◆ Problem set ◆
1. Duplicate the article about the astronaut's hospital visit word for word, from "NASA Astronaut Inspires" to "series of questions.".
2. Write the next part of the article about the astronaut's hospital visit, picking up after its last sentence.

◆ Excerpt to read ◆

Wednesday, August 22, 2012

NASA Astronaut Inspires Pediatric Patients and Staff

Four-year-old Kateri Golden of Cape Cod, vibrated with excitement as she watched NASA Astronaut Stephen Bowen slip a hospital gown over his blue flight suit. When he finally entered her room on Ellison 17 and squatted down beside her, Kateri unleashed a series of questions.

“Can I see when you have your space helmet on right now? How do you walk in space? How can kids become astronauts?"

“You need to go to school to study to become an astronaut,” Bowen replied. “You'll need to study science and space."

"Well, I’ve gone to school lots of times, but I have not learned about space at school yet. I’m going to need a lot more practice.”

Bowen, a Massachusetts native who has been on three spaceflights to the International Space Station, visited the MassGeneral Hospital for Children’s inpatient units, the PICU and the Pediatric Hematology and Oncology Unit on Aug. 17 to promote “Destination: Station,” NASA’s International Space Station exhibit featured at the Museum of Science now through Labor Day. Bowen signed autographs and distributed mini-foam astronaut toys, earth science books and space station stickers.

◆ Data for review ◆
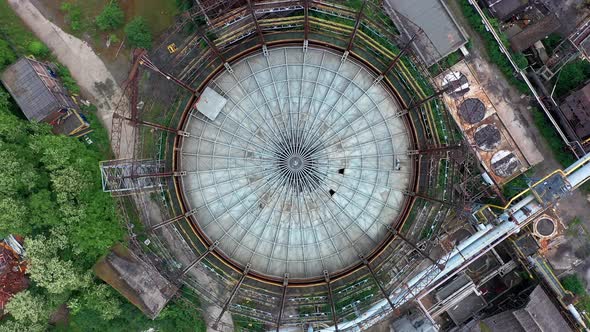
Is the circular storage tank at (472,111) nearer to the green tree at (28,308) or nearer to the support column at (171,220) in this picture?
the support column at (171,220)

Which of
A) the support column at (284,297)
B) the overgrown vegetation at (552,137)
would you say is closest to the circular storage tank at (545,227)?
the overgrown vegetation at (552,137)

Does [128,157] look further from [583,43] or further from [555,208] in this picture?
[583,43]

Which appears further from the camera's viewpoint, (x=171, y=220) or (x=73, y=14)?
(x=73, y=14)

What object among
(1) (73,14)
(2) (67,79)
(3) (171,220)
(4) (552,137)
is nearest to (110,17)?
(1) (73,14)

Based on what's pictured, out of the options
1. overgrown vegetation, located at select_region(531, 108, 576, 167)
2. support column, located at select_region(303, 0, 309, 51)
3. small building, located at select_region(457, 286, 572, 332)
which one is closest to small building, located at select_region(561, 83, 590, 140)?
overgrown vegetation, located at select_region(531, 108, 576, 167)

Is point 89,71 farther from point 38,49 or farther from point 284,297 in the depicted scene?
point 284,297

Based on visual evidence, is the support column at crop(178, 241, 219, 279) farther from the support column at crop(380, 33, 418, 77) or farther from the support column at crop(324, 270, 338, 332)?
the support column at crop(380, 33, 418, 77)
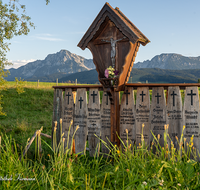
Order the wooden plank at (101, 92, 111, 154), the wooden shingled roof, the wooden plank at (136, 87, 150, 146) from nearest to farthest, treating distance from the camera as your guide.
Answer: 1. the wooden shingled roof
2. the wooden plank at (136, 87, 150, 146)
3. the wooden plank at (101, 92, 111, 154)

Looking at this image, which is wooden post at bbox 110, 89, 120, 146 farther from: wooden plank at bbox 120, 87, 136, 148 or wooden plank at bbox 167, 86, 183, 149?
wooden plank at bbox 167, 86, 183, 149

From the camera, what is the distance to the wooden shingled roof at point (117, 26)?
16.0 feet

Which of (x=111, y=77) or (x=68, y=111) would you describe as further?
(x=68, y=111)

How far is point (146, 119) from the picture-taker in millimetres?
5398

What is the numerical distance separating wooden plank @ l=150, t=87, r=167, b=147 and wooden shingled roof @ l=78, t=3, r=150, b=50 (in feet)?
4.98

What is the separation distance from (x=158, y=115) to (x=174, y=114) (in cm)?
42

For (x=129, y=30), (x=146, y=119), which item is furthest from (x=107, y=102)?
(x=129, y=30)

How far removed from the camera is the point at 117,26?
5012mm

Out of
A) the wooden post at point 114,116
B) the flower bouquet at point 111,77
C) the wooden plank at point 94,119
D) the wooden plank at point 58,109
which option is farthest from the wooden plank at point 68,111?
the flower bouquet at point 111,77

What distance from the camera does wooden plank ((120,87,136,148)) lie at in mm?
5488

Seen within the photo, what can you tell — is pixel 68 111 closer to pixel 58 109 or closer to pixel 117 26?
pixel 58 109

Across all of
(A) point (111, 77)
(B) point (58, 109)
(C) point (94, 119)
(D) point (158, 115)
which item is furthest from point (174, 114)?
(B) point (58, 109)

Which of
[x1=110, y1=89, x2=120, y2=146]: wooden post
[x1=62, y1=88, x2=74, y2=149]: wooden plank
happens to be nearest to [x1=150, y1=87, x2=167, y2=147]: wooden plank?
[x1=110, y1=89, x2=120, y2=146]: wooden post

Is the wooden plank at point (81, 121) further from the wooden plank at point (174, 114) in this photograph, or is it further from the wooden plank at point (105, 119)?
the wooden plank at point (174, 114)
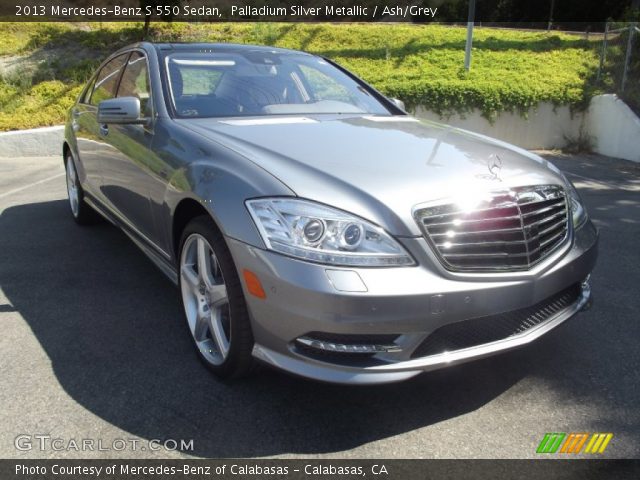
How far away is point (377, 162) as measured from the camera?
8.14 ft

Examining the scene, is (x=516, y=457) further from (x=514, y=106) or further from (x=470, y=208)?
(x=514, y=106)

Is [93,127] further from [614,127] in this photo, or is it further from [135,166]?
[614,127]

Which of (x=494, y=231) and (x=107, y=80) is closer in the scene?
(x=494, y=231)

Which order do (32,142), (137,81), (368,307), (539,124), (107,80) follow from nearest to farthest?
(368,307)
(137,81)
(107,80)
(32,142)
(539,124)

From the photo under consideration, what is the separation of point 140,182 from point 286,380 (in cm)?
153

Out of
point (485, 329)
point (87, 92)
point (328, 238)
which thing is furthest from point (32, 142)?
point (485, 329)

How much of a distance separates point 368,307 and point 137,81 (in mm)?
2570

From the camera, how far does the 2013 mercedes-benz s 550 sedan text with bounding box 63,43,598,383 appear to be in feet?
6.83

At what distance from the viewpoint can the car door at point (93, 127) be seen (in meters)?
4.19

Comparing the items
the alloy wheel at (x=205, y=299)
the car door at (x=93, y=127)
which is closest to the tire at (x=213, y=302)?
the alloy wheel at (x=205, y=299)

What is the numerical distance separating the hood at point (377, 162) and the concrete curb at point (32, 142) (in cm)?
811

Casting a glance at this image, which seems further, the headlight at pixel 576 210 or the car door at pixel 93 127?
the car door at pixel 93 127

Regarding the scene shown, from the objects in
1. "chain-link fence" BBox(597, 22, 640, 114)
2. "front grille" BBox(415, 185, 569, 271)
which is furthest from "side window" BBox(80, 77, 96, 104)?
"chain-link fence" BBox(597, 22, 640, 114)
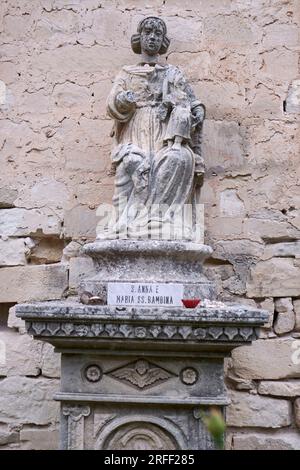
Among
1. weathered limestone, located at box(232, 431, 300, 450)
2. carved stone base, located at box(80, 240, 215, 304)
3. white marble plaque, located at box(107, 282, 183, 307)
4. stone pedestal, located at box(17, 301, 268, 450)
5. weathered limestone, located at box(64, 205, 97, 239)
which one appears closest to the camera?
stone pedestal, located at box(17, 301, 268, 450)

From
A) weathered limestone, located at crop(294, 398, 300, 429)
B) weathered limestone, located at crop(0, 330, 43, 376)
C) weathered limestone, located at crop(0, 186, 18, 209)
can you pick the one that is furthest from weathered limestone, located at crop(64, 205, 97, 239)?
weathered limestone, located at crop(294, 398, 300, 429)

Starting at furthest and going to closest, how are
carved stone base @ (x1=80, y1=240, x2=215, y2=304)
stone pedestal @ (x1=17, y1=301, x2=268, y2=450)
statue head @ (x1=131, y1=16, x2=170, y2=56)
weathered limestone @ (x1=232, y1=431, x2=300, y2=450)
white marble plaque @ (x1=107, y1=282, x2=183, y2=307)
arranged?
weathered limestone @ (x1=232, y1=431, x2=300, y2=450) < statue head @ (x1=131, y1=16, x2=170, y2=56) < carved stone base @ (x1=80, y1=240, x2=215, y2=304) < white marble plaque @ (x1=107, y1=282, x2=183, y2=307) < stone pedestal @ (x1=17, y1=301, x2=268, y2=450)

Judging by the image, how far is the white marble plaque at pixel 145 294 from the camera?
2.93 metres

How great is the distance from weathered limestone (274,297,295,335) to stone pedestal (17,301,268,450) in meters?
1.00

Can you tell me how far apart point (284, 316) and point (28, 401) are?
66.9 inches

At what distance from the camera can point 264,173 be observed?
13.1 ft

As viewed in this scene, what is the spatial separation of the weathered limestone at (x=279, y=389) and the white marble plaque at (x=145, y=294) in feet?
3.75

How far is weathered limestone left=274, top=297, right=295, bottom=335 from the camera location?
380cm

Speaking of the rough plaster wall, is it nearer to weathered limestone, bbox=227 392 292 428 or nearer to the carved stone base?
weathered limestone, bbox=227 392 292 428

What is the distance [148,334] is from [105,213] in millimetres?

◆ Responses in order ◆
1.
NASA Astronaut Inspires Pediatric Patients and Staff

Four-year-old Kateri Golden of Cape Cod, vibrated with excitement as she watched NASA Astronaut Stephen Bowen slip a hospital gown over his blue flight suit. When he finally entered her room on Ellison 17 and squatted down beside her, Kateri unleashed a series of questions.

2.
Delia Binette, 5, of Maine, showed Bowen her Mickey Mouse rocket-ship. “Who’ve you got stuffed in there?" Bowen asked.

“A puppy!” Delia exclaimed. To Delia’s delight, Bowen confirmed that dogs and other animals have traveled to space.

The excitement spread to staff members, who asked Bowen about the rigors of astronaut training. In the PICU, Bowen posed for pictures with Michael J. Whalen, MD, a pediatric critical care specialist, Avi Traum, MD, a pediatric nephrologist, and several pediatric residents.

Bowen also presented the MGH with a picture of Boston taken from the International Space Station and challenged the patients, parents and staff to find area landmarks and the hospital from the birds-eye view.